After the impeachment, Thomas called for the “imposter tribal council to end their political charade.”
“It is quite disheartening to see this very small group of dissident members defying their own tribal court system in a misguided attempt to seize power from the lawfully constituted tribal government,” Thomas said at the time.
Before voting to impeach Thomas on Oct. 1, the council made several claims, including that Thomas’s residency disqualified him to be chief.
Thomas had been Chief Sachem of the Charlestown-based tribe for nearly two decades, but the already bubbling tension between the two factions of the tribe began to boil over when it was revealed Thomas is a legal resident of Florida.
Thomas brushed aside the residency issue, calling it “irrelevant,” and adding that U.S. boundaries have nothing to do with the tribe, which is a sovereign nation.
His opponents claimed tribal election rules state the chief must live in Rhode Island or within a 50-mile radius.
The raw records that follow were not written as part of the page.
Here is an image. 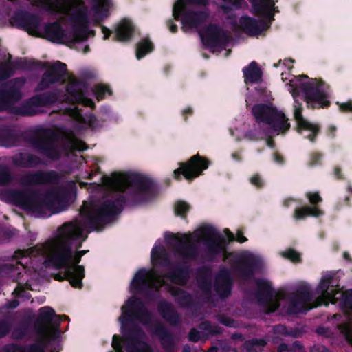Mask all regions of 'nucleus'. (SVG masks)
I'll return each instance as SVG.
<instances>
[{
  "label": "nucleus",
  "instance_id": "nucleus-1",
  "mask_svg": "<svg viewBox=\"0 0 352 352\" xmlns=\"http://www.w3.org/2000/svg\"><path fill=\"white\" fill-rule=\"evenodd\" d=\"M126 185L122 190L99 205L92 210L82 209L80 213L85 217L86 224L92 230L102 231L104 226L120 214L124 206H135L155 198L159 193V185L152 178L140 173L123 175L113 173L104 176L103 183L109 188Z\"/></svg>",
  "mask_w": 352,
  "mask_h": 352
},
{
  "label": "nucleus",
  "instance_id": "nucleus-2",
  "mask_svg": "<svg viewBox=\"0 0 352 352\" xmlns=\"http://www.w3.org/2000/svg\"><path fill=\"white\" fill-rule=\"evenodd\" d=\"M58 230L61 236L53 246L49 256L45 260L44 265L56 270H65V276L74 288L82 289L85 277L84 266L80 265L81 258L88 250H78L74 252L72 241L82 237L83 232L72 223H65Z\"/></svg>",
  "mask_w": 352,
  "mask_h": 352
},
{
  "label": "nucleus",
  "instance_id": "nucleus-3",
  "mask_svg": "<svg viewBox=\"0 0 352 352\" xmlns=\"http://www.w3.org/2000/svg\"><path fill=\"white\" fill-rule=\"evenodd\" d=\"M183 237L176 234H170L166 237L168 245L173 247L175 253L183 259L182 263L172 265L173 262L163 247H154L151 254L152 265L168 268L169 271L166 274V277L173 283L181 286L185 285L189 280V262L195 260L199 254L197 245L189 240L188 236L184 234Z\"/></svg>",
  "mask_w": 352,
  "mask_h": 352
},
{
  "label": "nucleus",
  "instance_id": "nucleus-4",
  "mask_svg": "<svg viewBox=\"0 0 352 352\" xmlns=\"http://www.w3.org/2000/svg\"><path fill=\"white\" fill-rule=\"evenodd\" d=\"M58 135L52 129L38 126L27 131H16L0 126V144L6 148L25 143L52 161H58L61 155L58 148Z\"/></svg>",
  "mask_w": 352,
  "mask_h": 352
},
{
  "label": "nucleus",
  "instance_id": "nucleus-5",
  "mask_svg": "<svg viewBox=\"0 0 352 352\" xmlns=\"http://www.w3.org/2000/svg\"><path fill=\"white\" fill-rule=\"evenodd\" d=\"M122 314L119 318L122 324V340L125 344L126 352H153L152 346L143 339L146 337L144 331L137 324L127 326L126 324L135 318L143 324H149L153 314L146 307L144 301L138 297H131L126 302V307H122Z\"/></svg>",
  "mask_w": 352,
  "mask_h": 352
},
{
  "label": "nucleus",
  "instance_id": "nucleus-6",
  "mask_svg": "<svg viewBox=\"0 0 352 352\" xmlns=\"http://www.w3.org/2000/svg\"><path fill=\"white\" fill-rule=\"evenodd\" d=\"M71 197L72 191L65 187H59L45 194L30 188L10 190L7 192V198L13 205L41 217L47 212L54 213L56 204L66 206Z\"/></svg>",
  "mask_w": 352,
  "mask_h": 352
},
{
  "label": "nucleus",
  "instance_id": "nucleus-7",
  "mask_svg": "<svg viewBox=\"0 0 352 352\" xmlns=\"http://www.w3.org/2000/svg\"><path fill=\"white\" fill-rule=\"evenodd\" d=\"M324 82L316 78L311 81L304 82L300 84L299 87L292 89L291 91L294 100V116L297 122V131L302 134L303 131H307L309 133L305 138L314 142L320 131L318 125L312 124L305 120L302 116V103L298 100L300 91L304 94V100L307 104V107L312 109L327 108L330 106L329 96L324 90Z\"/></svg>",
  "mask_w": 352,
  "mask_h": 352
},
{
  "label": "nucleus",
  "instance_id": "nucleus-8",
  "mask_svg": "<svg viewBox=\"0 0 352 352\" xmlns=\"http://www.w3.org/2000/svg\"><path fill=\"white\" fill-rule=\"evenodd\" d=\"M252 113L257 123H263L268 126L264 131L267 137L266 144L270 148H274L276 144L272 134L285 133L290 128L288 118L276 107L264 103L254 104Z\"/></svg>",
  "mask_w": 352,
  "mask_h": 352
},
{
  "label": "nucleus",
  "instance_id": "nucleus-9",
  "mask_svg": "<svg viewBox=\"0 0 352 352\" xmlns=\"http://www.w3.org/2000/svg\"><path fill=\"white\" fill-rule=\"evenodd\" d=\"M316 292L329 302L336 304L340 300V305L345 313L352 312V289L341 292L338 281L333 276H326L322 278Z\"/></svg>",
  "mask_w": 352,
  "mask_h": 352
},
{
  "label": "nucleus",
Documents obtained by Target 12 from the Florida Department of Highway Safety and Motor Vehicles indicated Thomas got a Florida driver’s license on March 10, 2015, and at the same time registered to vote in that state.
The two factions of the tribe have been fighting for control for years and the July election was the second time voting results were disputed by the existing administration that was led by Thomas and Brown.
Last December, members of the council who were elected in June 2014 were informed in emails that their “appointment to Tribal Council has concluded due to the invalidation of the 2014 Tribal Election.”
As first reported by Target 12, that move effectively kicked the newly elected leaders off the nine-member council and set the stage for the second disputed election last July.